(Spatial reasoning dataset excerpts)
▼
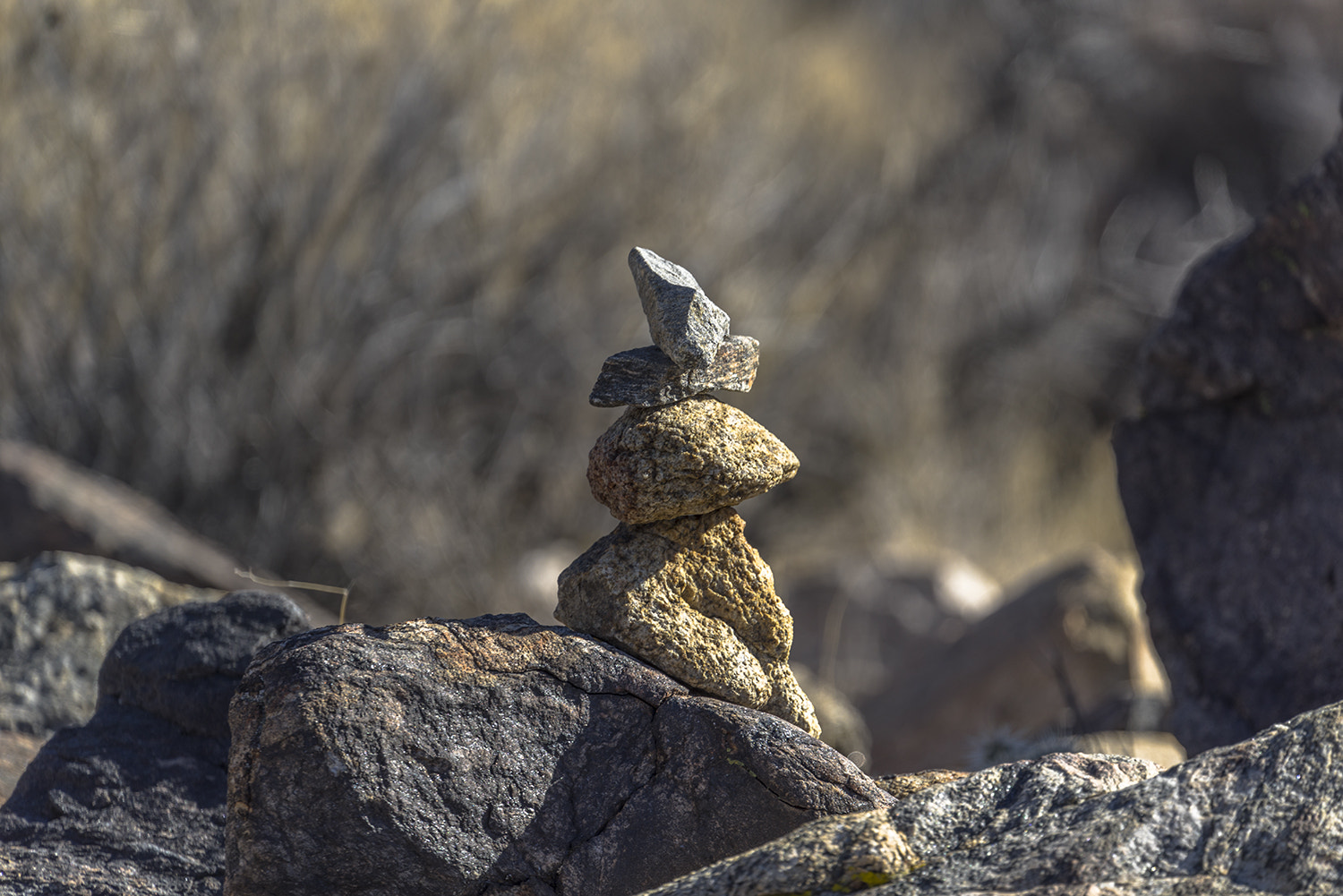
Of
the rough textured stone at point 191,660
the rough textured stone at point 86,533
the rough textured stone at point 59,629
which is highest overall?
the rough textured stone at point 86,533

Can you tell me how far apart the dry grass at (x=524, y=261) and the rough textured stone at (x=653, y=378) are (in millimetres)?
4388

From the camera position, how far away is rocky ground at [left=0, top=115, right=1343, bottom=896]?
1500 millimetres

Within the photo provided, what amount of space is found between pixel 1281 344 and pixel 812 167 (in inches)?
262

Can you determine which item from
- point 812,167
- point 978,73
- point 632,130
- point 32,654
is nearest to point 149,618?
point 32,654

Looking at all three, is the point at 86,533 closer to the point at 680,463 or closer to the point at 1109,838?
the point at 680,463

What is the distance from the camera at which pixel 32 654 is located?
280cm

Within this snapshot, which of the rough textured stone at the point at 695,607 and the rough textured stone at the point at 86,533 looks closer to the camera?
the rough textured stone at the point at 695,607

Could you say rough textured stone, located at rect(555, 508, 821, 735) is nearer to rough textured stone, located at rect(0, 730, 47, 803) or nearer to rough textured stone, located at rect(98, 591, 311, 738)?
rough textured stone, located at rect(98, 591, 311, 738)

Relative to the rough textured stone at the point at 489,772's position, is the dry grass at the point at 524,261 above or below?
above

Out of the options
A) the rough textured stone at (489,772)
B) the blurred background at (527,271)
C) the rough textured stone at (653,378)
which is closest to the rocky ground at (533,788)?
the rough textured stone at (489,772)

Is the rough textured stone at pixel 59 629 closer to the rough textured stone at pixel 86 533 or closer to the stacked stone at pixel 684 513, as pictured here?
the rough textured stone at pixel 86 533

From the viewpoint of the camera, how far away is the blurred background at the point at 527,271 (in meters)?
6.27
▲
** Your instructions **
Rewrite all the records with every "camera" changed to "lens" and nothing else altered. Leave the pictures out.

** The result **
Of
the rough textured stone at point 191,660
the rough textured stone at point 86,533
the rough textured stone at point 59,629
which is highest overall?
the rough textured stone at point 86,533

Can you tell me how far apart the dry grass at (x=524, y=261) and the rough textured stone at (x=653, y=378) are (in millimetres)?
4388

From the lens position, how far away is rocky ground at [left=0, top=115, right=1343, bottom=896]?
1500 millimetres

Within the photo provided, what amount of space is found between pixel 1281 344 and pixel 812 167 (in inches)?
262

Can you determine which item from
- point 812,167
- point 978,73
- point 632,130
- point 32,654
is nearest to point 149,618?
point 32,654

Looking at all three, is the point at 86,533 closer to the point at 680,463 or closer to the point at 1109,838?
the point at 680,463

What is the distance from the lens at which pixel 32 654 is located?
280cm

Within this snapshot, which of the rough textured stone at the point at 695,607 and the rough textured stone at the point at 86,533 looks closer to the lens?
the rough textured stone at the point at 695,607

Could you say rough textured stone, located at rect(555, 508, 821, 735) is nearer to rough textured stone, located at rect(0, 730, 47, 803) or nearer to rough textured stone, located at rect(98, 591, 311, 738)?
rough textured stone, located at rect(98, 591, 311, 738)

Relative to the rough textured stone at the point at 489,772's position, is the dry grass at the point at 524,261 above or below?
above

Out of the options
A) the rough textured stone at (489,772)
B) the blurred background at (527,271)
C) the rough textured stone at (653,378)
which is closest to the rocky ground at (533,788)?
the rough textured stone at (489,772)

Is the rough textured stone at pixel 59 629 closer to the rough textured stone at pixel 86 533 or closer to the stacked stone at pixel 684 513, as pictured here?
the rough textured stone at pixel 86 533

From the viewpoint of the lens, how far away is the blurred background at the point at 527,271 (in meters)?
6.27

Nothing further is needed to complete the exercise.